GitLab CI/CD for Infrastructure
- What CI/CD does for infrastructure
- .gitlab-ci.yml structure
- Stages and jobs
- A real infra pipeline
- Running Ansible in a CI job
- Passing secrets — CI/CD variables
- SSH keys in CI
- Ansible Vault in CI
- Reading a failed pipeline job
- Artifacts
- rules — control when jobs run
- Manual deployment approval
- Runners — what runs your jobs
What CI/CD does for infrastructure
Without CI/CD, deploying infrastructure changes looks like: push to GitLab → someone manually SSH in → run ansible-playbook → hope they used the right inventory and flags.
With CI/CD, pushing a branch triggers automatic jobs that:
- Lint the Ansible code (
ansible-lint) - Run a syntax check (
ansible-playbook --syntax-check) - Optionally run a dry-run in staging
- Deploy to production when the MR is merged
This means every change is automatically validated before it can merge, and deployment is consistent and repeatable — not dependent on who runs the command or what flags they remember.
.gitlab-ci.yml structure
The pipeline is defined in a file called .gitlab-ci.yml at the root of the repo.
# .gitlab-ci.yml — basic structure
stages: # define the order of stages
- lint
- check
- deploy
variables: # repo-level variable defaults
ANSIBLE_FORCE_COLOR: "1"
lint-ansible: # job name
stage: lint # which stage this belongs to
image: cytopia/ansible:latest # Docker image to run in
script:
- ansible-lint site.yml
only:
- merge_requests
- main
Key concepts:
- stages — jobs in the same stage run in parallel; stages run sequentially
- image — the Docker image the job runs inside
- script — the commands to run (one per line)
- rules — when this job should run (on what branches or events).
only:andexcept:are the legacy syntax; preferrules:in all new pipelines — it is more expressive and GitLab has soft-deprecatedonly/except.
Stages and jobs
Multiple jobs can exist within the same stage and run in parallel. Stages are sequential — if a job in the lint stage fails, the check and deploy stages do not run.
stages:
- lint
- check
- deploy
lint-ansible:
stage: lint
script:
- ansible-lint site.yml
lint-yaml:
stage: lint # runs in parallel with lint-ansible
script:
- yamllint .
syntax-check:
stage: check # only runs if lint stage passed
script:
- ansible-playbook site.yml --syntax-check
A real infra pipeline
---
stages:
- lint
- syntax
- check
- deploy
variables:
ANSIBLE_FORCE_COLOR: "1"

GIVEN EXERCISE —
Decide whether each statement agrees with the GitLab CI/CD page, and answer yes or no, quoting the page's deciding words: (a) Jobs placed in the same stage run one after another. (b) The pipeline is defined in a file named .gitlab-ci.yml at the root of the repo. (c) If a job in the lint stage fails, the deploy stage still runs.

SUPPLIED MATERIAL —
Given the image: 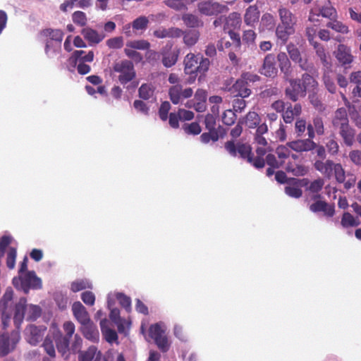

OUTPUT BELOW —
(a) No: "jobs in the same stage run in parallel; stages run sequentially"
(b) Yes: "The pipeline is defined in a file called .gitlab-ci.yml at the root of the repo."
(c) No: "if a job in the lint stage fails, the check and deploy stages do not run."